Neither group responded to a request for comment.

“[T]hese non-Jewish organizations are systematically paying their executives less than Jewish organizations would,” wrote Abraham Wyner, a professor of statistics at the Wharton School at the University of Pennsylvania, in his analysis of the Forward’s salary survey. Wyner emphasized that these findings are “not supposed to be publishable research” and describe only the organizations the Forward surveyed. They cannot be applied broadly to all Jewish and non-Jewish charities.

They do help contextualize, however, the Forward’s annual list on the compensation of Jewish charity executives. Wyner’s analysis of the Jewish not-for-profits allowed him to predict a salary based on the size of each organization. Thirteen of the 16 executives of the non-Jewish groups surveyed would have earned more had they worked for a Jewish organization, according to Wyner’s formula.

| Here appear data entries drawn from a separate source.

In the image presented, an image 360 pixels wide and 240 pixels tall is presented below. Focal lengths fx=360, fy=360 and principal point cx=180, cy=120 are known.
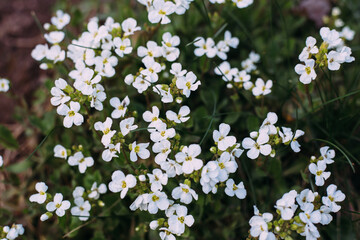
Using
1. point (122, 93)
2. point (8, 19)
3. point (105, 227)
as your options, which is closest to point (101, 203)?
point (105, 227)

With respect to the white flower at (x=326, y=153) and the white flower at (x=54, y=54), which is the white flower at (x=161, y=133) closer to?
the white flower at (x=326, y=153)

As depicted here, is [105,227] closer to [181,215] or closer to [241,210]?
[181,215]

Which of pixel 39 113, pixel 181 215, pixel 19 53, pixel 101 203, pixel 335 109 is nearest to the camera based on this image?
pixel 181 215

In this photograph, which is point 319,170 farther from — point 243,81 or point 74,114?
point 74,114

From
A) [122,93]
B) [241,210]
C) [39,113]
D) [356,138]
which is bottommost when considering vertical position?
[39,113]

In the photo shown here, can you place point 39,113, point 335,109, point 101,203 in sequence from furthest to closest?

The results suggest that the executives at the non-Jewish charities “are relatively underpaid (or rather, that Jewish CEOs are relatively overpaid) once we control for size,” Wyner wrote.

The Jewish organizations surveyed are the same federations and national organizations that have been included in the Forward’s annual report on executive compensation since it was first published in 2009, plus some new additions. The Forward has not previously included non-Jewish groups in its annual survey.

Maia Efrem, the Forward’s research editor, selected a set of 16 non-Jewish charities to compare with the Jewish groups. “We didn’t just want to shoot in the dark, we wanted to get organizations that were as analogous in size and in their mission as we could to the Jewish organizations,” Efrem said.

Efrem included local chapters of United Way, which function similarly to local Jewish federations. She also included advocacy groups like the Environmental Defense Fund and the National Council of La Raza, plus religiously oriented universities like the Catholic University of America, to match similar Jewish organizations on the Forward list.

Wyner found that CEO salaries at both the Jewish and the non-Jewish groups were 2% higher for every 10% more the group reported in annual expenses. The differences in compensation came not from the size of the groups, but from some other factor — perhaps from a different base estimate of how much CEOs should be paid.

According to Linda Lampkin, research director of ERI Economic Research Institute, which provides comparative salary information often used in setting executive salaries, the Internal Revenue Service expects boards to look at comparable salary data when determining compensation. “It’s an art, not a scientific science,” Lampkin said of compensation decisions.

Jewish groups may be structured in a way that impels them to pay more.

According to Mark I. Rosen, an associate professor at the Hornstein Jewish Professional Leadership Program at Brandeis University, boards of directors at Jewish not-for-profits are generally thought to have more direct control over their organizations than the boards at other not-for-profits.

“Anyone I’ve spoken with in the past who has been involved extensively with both Jewish and non-Jewish nonprofits invariably tells me the biggest difference between the two is the board, and the influence of board members on organizational decisions,” Rosen said.

The Forward analysis was described to Rosen, though he did not review the methodology or the data. Rosen said that if the Forward’s findings are correct, they could be due to the combined effects of Jewish groups’ more powerful boards and to the concentration of businesspeople on those boards.

“There’s just going to be a different mindset in terms of what an appropriate compensation package is for an executive if the board is primarily composed of people from the business sector,” Rosen said.